Alors que nous sommes dans la 5ième semaine de carême et que nous accompagnons Jésus dans sa montée vers Jérusalem, voilà que la liturgie nous fait faire un grand retour en arrière. Dans l’humble maison de Nazareth, l’ange Gabriel annonce à Marie qu’elle va enfanter l’Emmanuel, Dieu avec nous. Le « oui » de Marie permet à Dieu de commencer son long chemin d’abaissement. Nouveau-né emmailloté et déposé dans une mangeoire,
Dieu tout-puissant est entièrement livré entre les mains des hommes pour être nourri, avoir accès à la parole, Lui le Verbe, pour être éduqué et tout apprendre d’une vie d’homme. Mais revenons à Jérusalem : sur la croix, le Christ après avoir fait le bien, guéri les malades, chassé les démons ressuscité des morts, changé l’eau en vin, multiplié le pain, apaisé la tempête, le voilà de nouveau dans un dessaisissement total, livré aux mains des hommes. Il est dépouillé de ses vêtements, de son corps qui est supplicié, de sa dignité, abandonné de ses disciples et son Père reste silencieux et pourtant Il accomplit une grande œuvre.
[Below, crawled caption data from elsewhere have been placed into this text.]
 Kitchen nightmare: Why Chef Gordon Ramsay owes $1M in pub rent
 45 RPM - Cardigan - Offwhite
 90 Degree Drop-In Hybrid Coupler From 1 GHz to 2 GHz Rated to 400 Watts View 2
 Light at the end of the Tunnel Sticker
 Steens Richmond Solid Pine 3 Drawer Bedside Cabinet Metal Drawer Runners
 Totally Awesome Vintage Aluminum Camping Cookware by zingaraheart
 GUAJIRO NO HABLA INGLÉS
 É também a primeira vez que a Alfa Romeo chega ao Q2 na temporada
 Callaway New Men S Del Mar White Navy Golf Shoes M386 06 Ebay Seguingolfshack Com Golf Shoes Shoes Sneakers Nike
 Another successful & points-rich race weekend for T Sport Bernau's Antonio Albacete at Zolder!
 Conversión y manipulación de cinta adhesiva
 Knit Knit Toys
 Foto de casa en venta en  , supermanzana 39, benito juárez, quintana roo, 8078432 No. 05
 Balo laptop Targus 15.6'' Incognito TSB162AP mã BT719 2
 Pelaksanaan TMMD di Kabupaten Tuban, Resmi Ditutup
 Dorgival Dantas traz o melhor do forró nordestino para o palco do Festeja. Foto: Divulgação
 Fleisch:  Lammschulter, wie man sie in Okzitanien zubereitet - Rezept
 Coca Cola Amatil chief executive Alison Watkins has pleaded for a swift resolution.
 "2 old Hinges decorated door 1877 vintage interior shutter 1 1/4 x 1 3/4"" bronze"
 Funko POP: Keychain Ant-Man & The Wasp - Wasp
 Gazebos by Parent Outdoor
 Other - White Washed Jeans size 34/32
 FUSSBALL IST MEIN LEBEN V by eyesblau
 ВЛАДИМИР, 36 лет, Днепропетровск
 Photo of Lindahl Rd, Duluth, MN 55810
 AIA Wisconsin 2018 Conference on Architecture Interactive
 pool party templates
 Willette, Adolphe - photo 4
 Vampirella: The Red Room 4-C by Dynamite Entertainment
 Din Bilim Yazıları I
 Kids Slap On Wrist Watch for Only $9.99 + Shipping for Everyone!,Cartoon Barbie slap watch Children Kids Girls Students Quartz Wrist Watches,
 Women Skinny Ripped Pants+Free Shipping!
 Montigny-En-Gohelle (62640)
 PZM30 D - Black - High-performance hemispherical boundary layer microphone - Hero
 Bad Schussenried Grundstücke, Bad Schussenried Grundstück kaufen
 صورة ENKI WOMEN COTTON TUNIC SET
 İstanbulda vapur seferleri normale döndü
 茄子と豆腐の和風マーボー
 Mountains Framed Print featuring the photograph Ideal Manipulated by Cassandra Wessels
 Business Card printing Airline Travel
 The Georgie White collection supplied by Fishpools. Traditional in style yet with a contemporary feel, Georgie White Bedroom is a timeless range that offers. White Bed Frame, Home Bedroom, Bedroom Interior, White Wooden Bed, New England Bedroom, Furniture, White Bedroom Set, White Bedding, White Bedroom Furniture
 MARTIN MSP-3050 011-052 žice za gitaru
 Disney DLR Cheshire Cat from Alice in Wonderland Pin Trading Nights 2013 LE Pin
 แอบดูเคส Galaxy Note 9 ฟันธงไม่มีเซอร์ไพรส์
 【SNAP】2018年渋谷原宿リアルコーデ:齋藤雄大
Sur la croix dans les douleurs de l’enfantement, Il met au monde son Eglise et chacun de nous. Il donne sa vie pour nous et sera à nouveau déposé, non dans une mangeoire mais dans un tombeau d’où Il jaillira vivant au matin de Pâques.
Annonciation, crucifixion : même mystère : mystère d’enfantement !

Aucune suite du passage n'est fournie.